Two things came up in the last couple of days that reminded me how people in the tech industry get drunk on the idea that they are the origin of the magic.
1. Despite all the negative reviews, I now have to use the Lion release of Mac OS. I bought a spiffy new 13 -inch MacBook Air. It's nice and fast, and only a little bigger than the old 11-inch one. And it has amenities like a backlit keyboard that I really missed. But I understood there was probably a pragmatic reason it was missing. Now it's back. So far so good.
But they took away scrollbars! Scrollbars. Can you believe it. That would be like god taking away fingernails. Okay our lives don't depend on fingernails, but please. Why do they even think of these things, much less deliver them in a finished product?

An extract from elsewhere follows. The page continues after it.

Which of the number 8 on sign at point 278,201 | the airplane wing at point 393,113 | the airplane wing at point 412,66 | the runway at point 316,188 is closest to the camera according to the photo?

Sorry Apple, this is just plain wrong. Let me say that slowly. Just. Plain. Wrong. A mistake. A bug. Something you must fix if only to teach you the lesson, whoever you are, Oh Hater of Scrollbars, that you are not God and don't get to make these decisions.
2. Just read a piece on TechCrunch about GDrive, a product in development at Google that "captured the web's imagination." Indeed. Such a service from Google a few years ago would have been fantastic. Now we have other answers from smaller companies, and there's Amazon S3 which is a close approximation. But why did they kill it. Oh this is too good. "The concept of a 'file' was outdated." Oh really. I've got millions of them. Literally. Accumulated over twenty or more years. Did they all, suddenly, get outdated? When exactly did that happen? What were they replaced with?
The scary part is this. As with Apple and its scrollbars, companies like Google and Apple have incredible monopoly-like power. They could force us to live without these things. Just as Apple is forcing the issue of scrollbars, and who knows what else (I've only begun to explore Lion).
Wouldn't it be nice if somehow these guys got the message that they are making products for customers and while they may have a good idea every once in a while, that they must be positive, not negative? You can't take features away. And to the rest of us it brings home the idea that these guys desperately need real competition so they don't feel they have the luxury of pontificating to us about what we do and don't need.